Aspects such as dissatisfaction, non-conformism, loss of faith in progress, or fierce critique of the icons of the economic and social system, seem intrinsic to the practice of many artists. In the exhibition, Punk appears as an explicit reference in many artists: in the use of elements such as noise, cut-out typography, anti-design, and intentional ugliness; or by including explicit musical references to punk bands. But what is also shown is the trace of Punk as an attitude: the refusal, opposition and destruction; the do-it-yourself; the reference to fear and terror in a society which alienates individuals; that very alienation which causes states of psychosis; valuing whatever escapes the norm; nihilism; criticism of the economic system and anarchy; or the reclamation of one's own sexual freedom, of the body as a battleground.

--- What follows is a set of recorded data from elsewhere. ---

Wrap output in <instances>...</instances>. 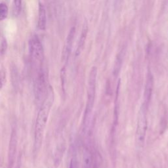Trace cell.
<instances>
[{"label":"cell","instance_id":"1","mask_svg":"<svg viewBox=\"0 0 168 168\" xmlns=\"http://www.w3.org/2000/svg\"><path fill=\"white\" fill-rule=\"evenodd\" d=\"M97 68L93 66L91 68L89 75L88 87L87 92V102L83 116V131L87 133L89 130L91 115H92L93 109L94 107L95 95H96V86H97Z\"/></svg>","mask_w":168,"mask_h":168},{"label":"cell","instance_id":"2","mask_svg":"<svg viewBox=\"0 0 168 168\" xmlns=\"http://www.w3.org/2000/svg\"><path fill=\"white\" fill-rule=\"evenodd\" d=\"M148 106L143 103L139 109L136 128V143L139 148L144 147L148 127Z\"/></svg>","mask_w":168,"mask_h":168},{"label":"cell","instance_id":"3","mask_svg":"<svg viewBox=\"0 0 168 168\" xmlns=\"http://www.w3.org/2000/svg\"><path fill=\"white\" fill-rule=\"evenodd\" d=\"M50 106V102H45L38 112L35 128V140L36 144H37L41 143L42 137H43L45 128L46 127L48 120Z\"/></svg>","mask_w":168,"mask_h":168},{"label":"cell","instance_id":"4","mask_svg":"<svg viewBox=\"0 0 168 168\" xmlns=\"http://www.w3.org/2000/svg\"><path fill=\"white\" fill-rule=\"evenodd\" d=\"M29 51L32 58L37 61L44 59V49L37 36H34L29 41Z\"/></svg>","mask_w":168,"mask_h":168},{"label":"cell","instance_id":"5","mask_svg":"<svg viewBox=\"0 0 168 168\" xmlns=\"http://www.w3.org/2000/svg\"><path fill=\"white\" fill-rule=\"evenodd\" d=\"M154 89V78L152 73L148 71L147 76L146 83H145L144 95H143V102L144 105L149 106L150 102L151 100L152 92Z\"/></svg>","mask_w":168,"mask_h":168},{"label":"cell","instance_id":"6","mask_svg":"<svg viewBox=\"0 0 168 168\" xmlns=\"http://www.w3.org/2000/svg\"><path fill=\"white\" fill-rule=\"evenodd\" d=\"M76 33V28L75 27H72L70 30V32L68 34V36L66 38V40L65 42V45L63 51V55H62V60L64 62H67L71 53L72 45H73V41L74 40Z\"/></svg>","mask_w":168,"mask_h":168},{"label":"cell","instance_id":"7","mask_svg":"<svg viewBox=\"0 0 168 168\" xmlns=\"http://www.w3.org/2000/svg\"><path fill=\"white\" fill-rule=\"evenodd\" d=\"M17 133L15 130H13L11 133L9 147V153H8V160L9 166H12L14 163L15 156L17 152Z\"/></svg>","mask_w":168,"mask_h":168},{"label":"cell","instance_id":"8","mask_svg":"<svg viewBox=\"0 0 168 168\" xmlns=\"http://www.w3.org/2000/svg\"><path fill=\"white\" fill-rule=\"evenodd\" d=\"M87 33H88V26H87V22H85V23L83 24V28H82V30L81 35H80L79 39V41H78V47H77V49H76V57H78L80 54H81L82 51H83L84 46H85V44H86V39H87Z\"/></svg>","mask_w":168,"mask_h":168},{"label":"cell","instance_id":"9","mask_svg":"<svg viewBox=\"0 0 168 168\" xmlns=\"http://www.w3.org/2000/svg\"><path fill=\"white\" fill-rule=\"evenodd\" d=\"M38 28L41 30H45L47 25V14L45 6L41 3H39V12H38Z\"/></svg>","mask_w":168,"mask_h":168},{"label":"cell","instance_id":"10","mask_svg":"<svg viewBox=\"0 0 168 168\" xmlns=\"http://www.w3.org/2000/svg\"><path fill=\"white\" fill-rule=\"evenodd\" d=\"M93 160L92 152L88 147H86L84 148L82 168H92Z\"/></svg>","mask_w":168,"mask_h":168},{"label":"cell","instance_id":"11","mask_svg":"<svg viewBox=\"0 0 168 168\" xmlns=\"http://www.w3.org/2000/svg\"><path fill=\"white\" fill-rule=\"evenodd\" d=\"M45 77H44V74L43 72H40L38 74L37 80L36 82V86H35V88H36V93H37V97H40L41 94L43 93V92L44 91L45 89Z\"/></svg>","mask_w":168,"mask_h":168},{"label":"cell","instance_id":"12","mask_svg":"<svg viewBox=\"0 0 168 168\" xmlns=\"http://www.w3.org/2000/svg\"><path fill=\"white\" fill-rule=\"evenodd\" d=\"M8 7L5 3H0V21L5 20L8 15Z\"/></svg>","mask_w":168,"mask_h":168},{"label":"cell","instance_id":"13","mask_svg":"<svg viewBox=\"0 0 168 168\" xmlns=\"http://www.w3.org/2000/svg\"><path fill=\"white\" fill-rule=\"evenodd\" d=\"M14 12L15 15H20L22 9V0H14Z\"/></svg>","mask_w":168,"mask_h":168},{"label":"cell","instance_id":"14","mask_svg":"<svg viewBox=\"0 0 168 168\" xmlns=\"http://www.w3.org/2000/svg\"><path fill=\"white\" fill-rule=\"evenodd\" d=\"M122 57H122L121 53H120L116 60L115 65H114V74H116V73H118V72H119V70H120V68L121 67V64L122 63Z\"/></svg>","mask_w":168,"mask_h":168},{"label":"cell","instance_id":"15","mask_svg":"<svg viewBox=\"0 0 168 168\" xmlns=\"http://www.w3.org/2000/svg\"><path fill=\"white\" fill-rule=\"evenodd\" d=\"M7 41L6 40L4 39L2 41V47H1V52L2 54H4L5 52L6 51V49H7Z\"/></svg>","mask_w":168,"mask_h":168},{"label":"cell","instance_id":"16","mask_svg":"<svg viewBox=\"0 0 168 168\" xmlns=\"http://www.w3.org/2000/svg\"><path fill=\"white\" fill-rule=\"evenodd\" d=\"M69 168H78V164L77 160L72 159L70 162Z\"/></svg>","mask_w":168,"mask_h":168},{"label":"cell","instance_id":"17","mask_svg":"<svg viewBox=\"0 0 168 168\" xmlns=\"http://www.w3.org/2000/svg\"><path fill=\"white\" fill-rule=\"evenodd\" d=\"M4 81H5V74L4 73H2V74L0 76V88L2 87V86H3Z\"/></svg>","mask_w":168,"mask_h":168}]
</instances>
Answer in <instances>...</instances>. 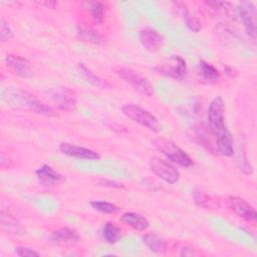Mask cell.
<instances>
[{
	"label": "cell",
	"mask_w": 257,
	"mask_h": 257,
	"mask_svg": "<svg viewBox=\"0 0 257 257\" xmlns=\"http://www.w3.org/2000/svg\"><path fill=\"white\" fill-rule=\"evenodd\" d=\"M114 71L141 94L147 96H152L154 94V87L150 80L147 77L140 74L139 72H137L136 70L128 67L119 66L115 67Z\"/></svg>",
	"instance_id": "6"
},
{
	"label": "cell",
	"mask_w": 257,
	"mask_h": 257,
	"mask_svg": "<svg viewBox=\"0 0 257 257\" xmlns=\"http://www.w3.org/2000/svg\"><path fill=\"white\" fill-rule=\"evenodd\" d=\"M88 11L90 12L92 21L95 24H99L103 21L104 13H105V7L101 2H89L87 6Z\"/></svg>",
	"instance_id": "24"
},
{
	"label": "cell",
	"mask_w": 257,
	"mask_h": 257,
	"mask_svg": "<svg viewBox=\"0 0 257 257\" xmlns=\"http://www.w3.org/2000/svg\"><path fill=\"white\" fill-rule=\"evenodd\" d=\"M15 253L18 256L21 257H37L39 256V253L34 251L33 249H30L28 247H16Z\"/></svg>",
	"instance_id": "29"
},
{
	"label": "cell",
	"mask_w": 257,
	"mask_h": 257,
	"mask_svg": "<svg viewBox=\"0 0 257 257\" xmlns=\"http://www.w3.org/2000/svg\"><path fill=\"white\" fill-rule=\"evenodd\" d=\"M139 38L142 45L152 52L160 50L164 43L163 36L156 29L151 27L143 28L139 33Z\"/></svg>",
	"instance_id": "12"
},
{
	"label": "cell",
	"mask_w": 257,
	"mask_h": 257,
	"mask_svg": "<svg viewBox=\"0 0 257 257\" xmlns=\"http://www.w3.org/2000/svg\"><path fill=\"white\" fill-rule=\"evenodd\" d=\"M77 37L82 40V41H86V42H90V43H94V44H103L105 43V38L97 33L96 31L90 29V28H86V27H78L77 28Z\"/></svg>",
	"instance_id": "22"
},
{
	"label": "cell",
	"mask_w": 257,
	"mask_h": 257,
	"mask_svg": "<svg viewBox=\"0 0 257 257\" xmlns=\"http://www.w3.org/2000/svg\"><path fill=\"white\" fill-rule=\"evenodd\" d=\"M155 70L164 76L182 80L186 76L187 64L181 56L175 55L171 57L167 62L159 64Z\"/></svg>",
	"instance_id": "7"
},
{
	"label": "cell",
	"mask_w": 257,
	"mask_h": 257,
	"mask_svg": "<svg viewBox=\"0 0 257 257\" xmlns=\"http://www.w3.org/2000/svg\"><path fill=\"white\" fill-rule=\"evenodd\" d=\"M122 235L121 229L114 223L107 222L102 228V238L108 244L116 243Z\"/></svg>",
	"instance_id": "23"
},
{
	"label": "cell",
	"mask_w": 257,
	"mask_h": 257,
	"mask_svg": "<svg viewBox=\"0 0 257 257\" xmlns=\"http://www.w3.org/2000/svg\"><path fill=\"white\" fill-rule=\"evenodd\" d=\"M78 69L85 76V78L88 79V81L91 82L92 84H94V85H96L98 87H102V88H106L107 86H110V84L107 81L99 78L98 76L94 75L90 70H88L83 63H79L78 64Z\"/></svg>",
	"instance_id": "25"
},
{
	"label": "cell",
	"mask_w": 257,
	"mask_h": 257,
	"mask_svg": "<svg viewBox=\"0 0 257 257\" xmlns=\"http://www.w3.org/2000/svg\"><path fill=\"white\" fill-rule=\"evenodd\" d=\"M151 171L168 184H175L180 177L179 171L160 158H152L149 162Z\"/></svg>",
	"instance_id": "9"
},
{
	"label": "cell",
	"mask_w": 257,
	"mask_h": 257,
	"mask_svg": "<svg viewBox=\"0 0 257 257\" xmlns=\"http://www.w3.org/2000/svg\"><path fill=\"white\" fill-rule=\"evenodd\" d=\"M143 242L146 246L156 254H163L167 250V242L166 240L155 234V233H148L143 236Z\"/></svg>",
	"instance_id": "16"
},
{
	"label": "cell",
	"mask_w": 257,
	"mask_h": 257,
	"mask_svg": "<svg viewBox=\"0 0 257 257\" xmlns=\"http://www.w3.org/2000/svg\"><path fill=\"white\" fill-rule=\"evenodd\" d=\"M1 228L3 231L12 235H20L23 233L21 223L8 213H1Z\"/></svg>",
	"instance_id": "18"
},
{
	"label": "cell",
	"mask_w": 257,
	"mask_h": 257,
	"mask_svg": "<svg viewBox=\"0 0 257 257\" xmlns=\"http://www.w3.org/2000/svg\"><path fill=\"white\" fill-rule=\"evenodd\" d=\"M38 182L44 187L56 186L64 182V177L48 165H43L35 171Z\"/></svg>",
	"instance_id": "15"
},
{
	"label": "cell",
	"mask_w": 257,
	"mask_h": 257,
	"mask_svg": "<svg viewBox=\"0 0 257 257\" xmlns=\"http://www.w3.org/2000/svg\"><path fill=\"white\" fill-rule=\"evenodd\" d=\"M120 221L138 231H144L149 227V221L142 215L134 212H126L120 216Z\"/></svg>",
	"instance_id": "17"
},
{
	"label": "cell",
	"mask_w": 257,
	"mask_h": 257,
	"mask_svg": "<svg viewBox=\"0 0 257 257\" xmlns=\"http://www.w3.org/2000/svg\"><path fill=\"white\" fill-rule=\"evenodd\" d=\"M197 140L201 146H203L206 150H208L211 153H215L217 151L216 146L212 143L210 137L208 136V133L205 127H199L196 133Z\"/></svg>",
	"instance_id": "26"
},
{
	"label": "cell",
	"mask_w": 257,
	"mask_h": 257,
	"mask_svg": "<svg viewBox=\"0 0 257 257\" xmlns=\"http://www.w3.org/2000/svg\"><path fill=\"white\" fill-rule=\"evenodd\" d=\"M225 105L223 98L218 95L214 97L209 105L207 120L209 131L214 137L217 151L226 157L234 154L233 140L225 123Z\"/></svg>",
	"instance_id": "1"
},
{
	"label": "cell",
	"mask_w": 257,
	"mask_h": 257,
	"mask_svg": "<svg viewBox=\"0 0 257 257\" xmlns=\"http://www.w3.org/2000/svg\"><path fill=\"white\" fill-rule=\"evenodd\" d=\"M5 64L10 71L20 77L27 78L33 74L31 62L25 57L15 54H8L5 58Z\"/></svg>",
	"instance_id": "11"
},
{
	"label": "cell",
	"mask_w": 257,
	"mask_h": 257,
	"mask_svg": "<svg viewBox=\"0 0 257 257\" xmlns=\"http://www.w3.org/2000/svg\"><path fill=\"white\" fill-rule=\"evenodd\" d=\"M13 37V32L11 28L9 27L8 23L4 20L1 19L0 21V40L1 42H6L10 40Z\"/></svg>",
	"instance_id": "28"
},
{
	"label": "cell",
	"mask_w": 257,
	"mask_h": 257,
	"mask_svg": "<svg viewBox=\"0 0 257 257\" xmlns=\"http://www.w3.org/2000/svg\"><path fill=\"white\" fill-rule=\"evenodd\" d=\"M59 151L69 157L80 159V160H99L100 156L98 153L83 148L76 146L74 144L70 143H61L59 145Z\"/></svg>",
	"instance_id": "13"
},
{
	"label": "cell",
	"mask_w": 257,
	"mask_h": 257,
	"mask_svg": "<svg viewBox=\"0 0 257 257\" xmlns=\"http://www.w3.org/2000/svg\"><path fill=\"white\" fill-rule=\"evenodd\" d=\"M90 206L103 214H114L119 211V208L116 207L114 204L106 202V201H91Z\"/></svg>",
	"instance_id": "27"
},
{
	"label": "cell",
	"mask_w": 257,
	"mask_h": 257,
	"mask_svg": "<svg viewBox=\"0 0 257 257\" xmlns=\"http://www.w3.org/2000/svg\"><path fill=\"white\" fill-rule=\"evenodd\" d=\"M100 184H103L102 186H107V187H113V188H122L121 185L115 183V182H111V181H107V180H100Z\"/></svg>",
	"instance_id": "30"
},
{
	"label": "cell",
	"mask_w": 257,
	"mask_h": 257,
	"mask_svg": "<svg viewBox=\"0 0 257 257\" xmlns=\"http://www.w3.org/2000/svg\"><path fill=\"white\" fill-rule=\"evenodd\" d=\"M177 7L179 8L180 14L186 24V26L193 32H198L201 29V24L197 17L193 15L187 8V6L183 3H177Z\"/></svg>",
	"instance_id": "21"
},
{
	"label": "cell",
	"mask_w": 257,
	"mask_h": 257,
	"mask_svg": "<svg viewBox=\"0 0 257 257\" xmlns=\"http://www.w3.org/2000/svg\"><path fill=\"white\" fill-rule=\"evenodd\" d=\"M153 145L171 162L185 168L193 165V160L190 158V156L174 142L165 138H158L153 142Z\"/></svg>",
	"instance_id": "3"
},
{
	"label": "cell",
	"mask_w": 257,
	"mask_h": 257,
	"mask_svg": "<svg viewBox=\"0 0 257 257\" xmlns=\"http://www.w3.org/2000/svg\"><path fill=\"white\" fill-rule=\"evenodd\" d=\"M193 198L197 206L204 209H217L219 208V202L217 199L206 194L201 189H195Z\"/></svg>",
	"instance_id": "19"
},
{
	"label": "cell",
	"mask_w": 257,
	"mask_h": 257,
	"mask_svg": "<svg viewBox=\"0 0 257 257\" xmlns=\"http://www.w3.org/2000/svg\"><path fill=\"white\" fill-rule=\"evenodd\" d=\"M198 72H199V75L201 76V78L209 83L216 82L220 78V73L217 70V68L204 60H201L199 62Z\"/></svg>",
	"instance_id": "20"
},
{
	"label": "cell",
	"mask_w": 257,
	"mask_h": 257,
	"mask_svg": "<svg viewBox=\"0 0 257 257\" xmlns=\"http://www.w3.org/2000/svg\"><path fill=\"white\" fill-rule=\"evenodd\" d=\"M237 13L243 23V26L252 40L256 39V8L253 2L243 1L237 7Z\"/></svg>",
	"instance_id": "8"
},
{
	"label": "cell",
	"mask_w": 257,
	"mask_h": 257,
	"mask_svg": "<svg viewBox=\"0 0 257 257\" xmlns=\"http://www.w3.org/2000/svg\"><path fill=\"white\" fill-rule=\"evenodd\" d=\"M49 240L54 245L68 247L77 243L79 236L74 229L64 227L53 231L49 237Z\"/></svg>",
	"instance_id": "14"
},
{
	"label": "cell",
	"mask_w": 257,
	"mask_h": 257,
	"mask_svg": "<svg viewBox=\"0 0 257 257\" xmlns=\"http://www.w3.org/2000/svg\"><path fill=\"white\" fill-rule=\"evenodd\" d=\"M121 110L125 116H127L135 122H138L153 132H159L160 123L158 118L149 110L145 109L139 104L126 103L121 107Z\"/></svg>",
	"instance_id": "5"
},
{
	"label": "cell",
	"mask_w": 257,
	"mask_h": 257,
	"mask_svg": "<svg viewBox=\"0 0 257 257\" xmlns=\"http://www.w3.org/2000/svg\"><path fill=\"white\" fill-rule=\"evenodd\" d=\"M45 98L56 108L72 111L76 107V95L73 90L66 86H55L44 92Z\"/></svg>",
	"instance_id": "4"
},
{
	"label": "cell",
	"mask_w": 257,
	"mask_h": 257,
	"mask_svg": "<svg viewBox=\"0 0 257 257\" xmlns=\"http://www.w3.org/2000/svg\"><path fill=\"white\" fill-rule=\"evenodd\" d=\"M227 205L235 214L245 221L250 223L256 222L257 213L255 209L244 199L236 196H230L227 199Z\"/></svg>",
	"instance_id": "10"
},
{
	"label": "cell",
	"mask_w": 257,
	"mask_h": 257,
	"mask_svg": "<svg viewBox=\"0 0 257 257\" xmlns=\"http://www.w3.org/2000/svg\"><path fill=\"white\" fill-rule=\"evenodd\" d=\"M3 99L9 106L16 109L28 110L46 116L56 115L54 109L50 105L41 102L33 94L18 87L7 88L3 92Z\"/></svg>",
	"instance_id": "2"
}]
</instances>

Noise, refusal, violence, destruction, alienation, anarchy, nihilism and sexuality form different subject-matter areas within the exhibition, and are accompanied by references to bands, texts, music, and some iconic works. In this manner, it reflects the multiplicity of ideas, aspects and themes that articulate the Punk attitude in contemporary art. And, inevitably, "PUNK. Its Traces in Contemporary Art" is an exhibition full of noise which is explicit, but is also present in the sum total of images and in contemporary art production's will to break down hierarchies, by mixing large installations, documentary traces, unique pieces, multiples, photographs, videos, painting. Finally, as proof of the antecedents and the history of Punk, the exhibition includes a diagram which shows both its origins and its traces up until the present.
ARTISTS
Carlos Aires, Martin Arnold, Fabienne Audeoud, Bill Balaskas, Jean-Michel Basquiat, Laurent P. Berger, Chris Burden, Tony Cokes, Jordi Colomer, Brice Dellsperger, Christoph Draeger, Jimmie Durham, Tracey Emin, Mario Espliego, Ant Farm, Hans-Peter Feldmann, Claire Fontaine, Chiara Fumai, Iñaki Garmendia, Kendell Geers, Gelitin, Nan Goldin, Douglas Gordon, Dan Graham, Eulàlia Grau, Guerrilla Girls, Antoni Hervas, Mike Kelley, Martin Kippenberger, João Louro, Christian Marclay, Raúl Martínez, Raisa Maudit, Paul McCarthy, Jonathan Messe, Jordi Mitjá, Joan Morey, Janis E. Müller, Matt Mullican, Itziar Okariz, João Onofre, Antonio Ortega, Tony Oursler, Mabel Palacín, Juan Pérez Aguirregoikoa, Raymond Pettibon, Maria Pratts, Tere Recarens, Jamie Reid, Tim Reinecke, Martín Rico, Aida Ruilova, Pepo Salazar, Santiago Sierra, Federico Solmi, Natascha Stellmach, Gavin Turk and VALIE EXPORT.
PUBLICATIONS
A catalog of the exhibition will be published, with texts by David G. Torres, Gloria Guso, Eloy Fernández Porta, Dani Castillejo, Servando Rocha and Iván López Munuera.